### Record extracts ###
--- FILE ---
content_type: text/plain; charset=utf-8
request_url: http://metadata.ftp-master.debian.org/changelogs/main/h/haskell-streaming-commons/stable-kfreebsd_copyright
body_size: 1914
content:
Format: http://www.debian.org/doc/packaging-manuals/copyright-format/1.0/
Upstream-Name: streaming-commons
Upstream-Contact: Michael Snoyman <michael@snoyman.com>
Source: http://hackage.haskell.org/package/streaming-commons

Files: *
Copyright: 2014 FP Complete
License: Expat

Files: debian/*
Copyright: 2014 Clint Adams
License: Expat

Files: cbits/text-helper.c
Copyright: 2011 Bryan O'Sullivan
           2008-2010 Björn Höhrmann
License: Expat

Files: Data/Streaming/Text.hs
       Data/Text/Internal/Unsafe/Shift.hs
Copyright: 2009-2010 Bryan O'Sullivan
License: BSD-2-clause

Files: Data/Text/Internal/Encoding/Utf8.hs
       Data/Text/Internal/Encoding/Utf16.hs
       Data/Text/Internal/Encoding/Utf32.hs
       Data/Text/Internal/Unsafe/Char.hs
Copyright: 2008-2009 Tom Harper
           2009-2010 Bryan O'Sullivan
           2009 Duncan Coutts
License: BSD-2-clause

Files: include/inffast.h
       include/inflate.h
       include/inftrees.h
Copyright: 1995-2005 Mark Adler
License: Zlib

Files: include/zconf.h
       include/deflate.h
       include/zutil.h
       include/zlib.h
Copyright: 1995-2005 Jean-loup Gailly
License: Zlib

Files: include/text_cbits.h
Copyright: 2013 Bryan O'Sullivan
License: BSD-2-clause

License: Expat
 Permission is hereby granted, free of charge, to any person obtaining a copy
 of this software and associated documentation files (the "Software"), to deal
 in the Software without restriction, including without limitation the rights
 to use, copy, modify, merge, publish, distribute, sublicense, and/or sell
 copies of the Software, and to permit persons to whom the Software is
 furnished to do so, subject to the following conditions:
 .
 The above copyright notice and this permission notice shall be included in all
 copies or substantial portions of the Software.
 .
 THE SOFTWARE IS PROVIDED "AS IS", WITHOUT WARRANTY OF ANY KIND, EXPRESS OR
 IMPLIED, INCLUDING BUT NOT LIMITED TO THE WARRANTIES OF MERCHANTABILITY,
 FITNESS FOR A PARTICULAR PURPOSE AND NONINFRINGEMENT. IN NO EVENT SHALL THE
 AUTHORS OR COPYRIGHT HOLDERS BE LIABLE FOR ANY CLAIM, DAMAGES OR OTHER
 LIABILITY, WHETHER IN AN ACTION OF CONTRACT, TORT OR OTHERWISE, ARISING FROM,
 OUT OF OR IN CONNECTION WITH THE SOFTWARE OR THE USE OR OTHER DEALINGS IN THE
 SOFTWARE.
###
Problem requirements:
Note each line above that contains "Encoding" and copy it out.

Result of this exercise:
Files: Data/Text/Internal/Encoding/Utf8.hs
       Data/Text/Internal/Encoding/Utf16.hs
       Data/Text/Internal/Encoding/Utf32.hs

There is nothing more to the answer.